How China and USSR nearly started WW3

History
OLEG YEGOROV
Exactly 50 years ago, a border conflict over a tiny island in the Far East could have triggered a full-scale war. What prevented this from happening?  

It started early on the morning of March 2, 1969: 300 Chinese troops, who had walked the ice on the frozen Ussuri River the day before, attacked 55 Soviet border guards on Damansky Island. “They shot most of our personnel at point-blank range,” recalls Yuri Babansky, retired Lieutenant General and Hero of the Soviet Union, who survived that day, unlike many border guards, caught off guard.

Help arrived from a neighboring outpost: lieutenant Vitaly Bubenin, using armored troop-carriers, outflanked the Chinese in a surprise attack, and forced them to retreat from the island. But the fight wasn’t over.

A massacre in the middle of nowhere

Damansky Island was a tiny (0,74 sq. kilometers) uninhabited piece of land in the Ussuri River serving as a border between the USSR and China. Situated closer to the Chinese bank, the island became the subject of a border dispute in the 1960s: according to international law, the border should have been lying through the center of Ussuri’s main fairwater, but Moscow stuck to the agreement of 1860, which positioned the border on the Chinese bank.

Weeks before the direct clash, the Chinese started to provoke the Soviet border guards, demanding the island for China. “Throughout 1968-1969, they used to enter the ice near our island with bats, axes, sometimes with guns… we fought them but only hand to hand. Until March, 2,” says Babansky.

----------------

— Tasks —
A: Reproduce a passage from the article on the Damansky Island conflict, beginning at the words "A massacre in" and stopping after the words "the Chinese bank.".
B: In the article on the Damansky Island conflict, which agreement did Moscow adhere to regarding the position of the border?

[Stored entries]
----------------

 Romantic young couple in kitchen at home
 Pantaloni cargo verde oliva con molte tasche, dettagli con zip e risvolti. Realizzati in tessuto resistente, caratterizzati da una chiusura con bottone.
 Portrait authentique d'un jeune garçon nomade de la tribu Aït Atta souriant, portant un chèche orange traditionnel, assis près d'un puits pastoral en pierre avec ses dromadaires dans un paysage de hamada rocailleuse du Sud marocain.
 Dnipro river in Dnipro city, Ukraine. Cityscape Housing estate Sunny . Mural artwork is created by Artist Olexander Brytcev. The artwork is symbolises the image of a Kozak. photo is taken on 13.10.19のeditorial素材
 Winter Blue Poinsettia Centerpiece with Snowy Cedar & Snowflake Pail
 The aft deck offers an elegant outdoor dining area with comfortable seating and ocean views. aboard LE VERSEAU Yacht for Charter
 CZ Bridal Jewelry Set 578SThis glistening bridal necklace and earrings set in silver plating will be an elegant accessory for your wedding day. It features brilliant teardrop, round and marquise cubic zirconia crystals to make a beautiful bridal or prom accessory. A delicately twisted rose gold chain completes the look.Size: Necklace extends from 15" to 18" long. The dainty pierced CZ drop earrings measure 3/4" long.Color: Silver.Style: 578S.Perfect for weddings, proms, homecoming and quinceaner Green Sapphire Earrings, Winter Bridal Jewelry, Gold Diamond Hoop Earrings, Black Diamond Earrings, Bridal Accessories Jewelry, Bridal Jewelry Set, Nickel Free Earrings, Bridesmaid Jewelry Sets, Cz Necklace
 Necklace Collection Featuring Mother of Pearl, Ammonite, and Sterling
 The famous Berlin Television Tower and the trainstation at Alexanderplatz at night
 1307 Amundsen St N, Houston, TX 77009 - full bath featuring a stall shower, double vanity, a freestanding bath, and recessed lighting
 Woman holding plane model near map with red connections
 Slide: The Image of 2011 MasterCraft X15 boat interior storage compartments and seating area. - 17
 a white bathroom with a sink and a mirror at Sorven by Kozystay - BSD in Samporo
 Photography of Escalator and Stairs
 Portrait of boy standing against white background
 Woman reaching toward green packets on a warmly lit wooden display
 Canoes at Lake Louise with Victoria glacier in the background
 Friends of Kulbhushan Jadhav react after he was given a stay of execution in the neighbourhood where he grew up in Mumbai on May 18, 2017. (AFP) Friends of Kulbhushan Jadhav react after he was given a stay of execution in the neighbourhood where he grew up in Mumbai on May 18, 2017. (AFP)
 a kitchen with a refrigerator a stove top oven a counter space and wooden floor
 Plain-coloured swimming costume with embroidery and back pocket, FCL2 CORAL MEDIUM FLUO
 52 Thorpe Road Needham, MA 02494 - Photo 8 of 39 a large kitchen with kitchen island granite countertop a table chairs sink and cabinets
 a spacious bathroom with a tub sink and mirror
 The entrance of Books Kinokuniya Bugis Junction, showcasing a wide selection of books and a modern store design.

----------------

— Solved tasks —
A:
A massacre in the middle of nowhere

Damansky Island was a tiny (0,74 sq. kilometers) uninhabited piece of land in the Ussuri River serving as a border between the USSR and China. Situated closer to the Chinese bank, the island became the subject of a border dispute in the 1960s: according to international law, the border should have been lying through the center of Ussuri’s main fairwater, but Moscow stuck to the agreement of 1860, which positioned the border on the Chinese bank.

B: Moscow adhered to the agreement of 1860, which positioned the border on the Chinese bank.